Activity
Resume the post on reorganization in control hierarchies, starting after its final sentence, which ends "what the basis for and mechanism of such reorganization would be."
-- Exercise passage follows --
[From Bill Powers (920818.2300)]
Jeff (910818) --
You are running into the same conceptual problems that eventually led me to
propose the reorganizing system as I did.
In this diagram:
R* <- top-level reference
···
--------
> ECSs | <- top-level ECS
--------
/ \
> --------
direct ->| | ECSs | <-untrained ECSs
input | --------
to top | / \
> / \
...................................
\ / \
Input Output <- environment
... you have both levels of system controlling the same input variable. If
you simply connected the output of the higher system to the output below
the line, you'd have a control system.
In effect, you're trying to introduce a teacher that already knows how to
control the input, and it's teaching another system to do it the same way.
This is the problem that all modelers of self-organizing systems eventually
have to face. The problem is that reorganization is goal-directed: it must
aim to build an organization that is good for the organism. Its goals,
therefore, must already take into account the "value" (to the organism) of
the variables it senses, and its actions must build behaving systems that
control the environment in a way that satisfies these values. But the
untrained ECS is not yet an ECS, so it doesn't know what to sense, or how
any particular output will affect what it senses. It doesn't know what a
"good" target setting of the sensed variable would be. So it seems that the
reorganizing system already has to be able to control the same sensed
variable that the untrained system is going to be controlling, and it must
know the reference level that is best, and it must know what outputs are
needed to effect control. If that's true, why doesn't the higher system
simply actuate the outputs to control the variable? If it already knows
what to do, why doesn't it just do it?
In the second version, you have a control system that avoids touching a hot
place. This system is built in, and its reference signal is fixed. You say
The rest of the Baby will presumably eventually re-organise
to avoid approaching the hot-spot. There are several strategies that
will succeed, and the one chosen depends on the learning mechanism.
The fixed control system is an isolated parasite in the hierarchy: it
opposes any attempt by the rest of the system to use the same position
control system to touch the hot spot. It does so by creating a conflict,
which arises from the fact that it acts by using the same muscles that all
other control systems must use. Its reference signal, however, does not
come from the hierarchy; it is fixed. This system is therefore like a
separate organism living inside the hierarchy. Its actions, being unrelated
to activities in the hierarchy, constitute a disturbance, how powerful
depending on its loop gain. The rest of the hierarchy will not learn to
avoid the hot spot; it will (if it can) learn to overcome the disturbance.
You have given the rest of the hierarchy no reason to avoid touching this
spot; that is the business of the built-in circuit. So there is no basis
for the rest of the hierarchy to avoid trying to touch the hot spot. You
have put the recognition of the value of touching the hot spot into one
low-level system; to the rest of the hierarchy, pain is then just another
sensory signal, and there's no _a priori_ reason to hold it at any
particular reference level.
You still haven't explained reorganization: the parasitic system doesn't
reorganize. You have only created a situation in which reorganization in
the hierarchy would be necessary if the parasitic system interferes with
control by the rest of the hierarchy. So we are still left with the
question of how the rest of the hierarchy reorganizes, and what the basis
for and mechanism of such reorganization would be.
-- Exercise passage concluded --
-- Records follows --
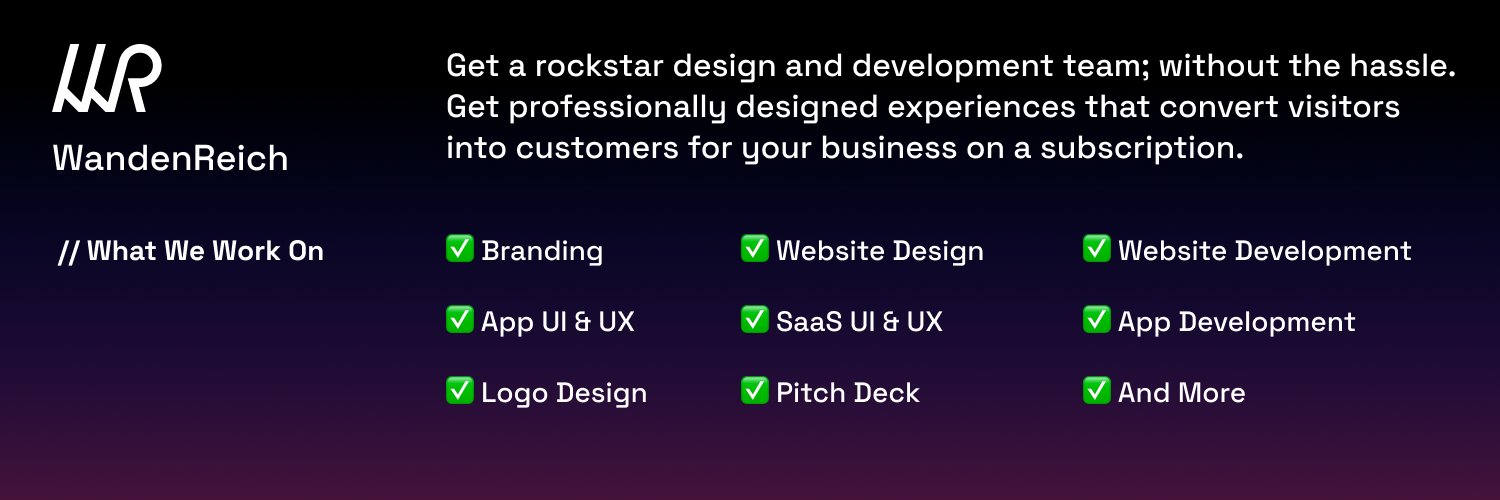 WR

WandenReich

Get a rockstar design and development team; without the hassle. Get professionally designed experiences that convert visitors into customers for your business on a subscription.

// What We Work On

✅ Branding

✅ App UI & UX

✅ Logo Design

✅ Website Design

✅ SaaS UI & UX

✅ Pitch Deck

✅ Website Development

✅ App Development

✅ And More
-- Records concluded --
Result for this exercise
The problem with any built-in system or teacher is that you end up having
to put all the intelligence needed for control into the built-in system.
For instance, if Baby's finger reaches out and touches a hot spot, the
"high-level" system has to understand that the remedy is to pull the arm
back. If the arm pulls too far back and the elbow touches another hot spot,
the same system has to understand that now the remedy is to move the arm
forward. If the arm is immobilized by an obstacle, the system has to know
that the other hand must be used to knock the hot object away. So this
system has to know about relationships between painful sensations on all
parts of the body and the effects of tensing various muscles attached to
the skeleton. Before you're through designing this high-level system, you
will have built in the entire control hierarchy -- which then, presumably,
copies itself into the untrained part of the CNS. But in that case, why
bother with the untrained part? You're describing a system whose behavior
is entirely instinctive from birth.
There may be some built-in control systems low in the human hierarchy, at
birth. There probably are. But few of the "instinctive" behaviors we are
born with last long; most of them are reorganized away very early in life,
or turn into low-level control systems whose reference signals are set from
above. It's been known for decades that the ENTIRE nervous system is highly
plastic, even at the level of the spinal cord, the so-called "reflexes." We
are not a mass of built-in reflexes with higher systems trying to behave
around them. As we learn the higher levels of control, we lose the built-in
behaviors, or their reference signals become variable.
Low-level systems with fixed references are disconnected from the
hierarchy. The more of them there are, the less freedom there is for the
higher systems to behave. Remember that ALL systems have to act by using
the same set of about 600-800 spinal control systems. Those control systems
must be accessible, via their reference signals, to ALL systems that need
to use them to generate actions. And that means all systems that produce
behavior.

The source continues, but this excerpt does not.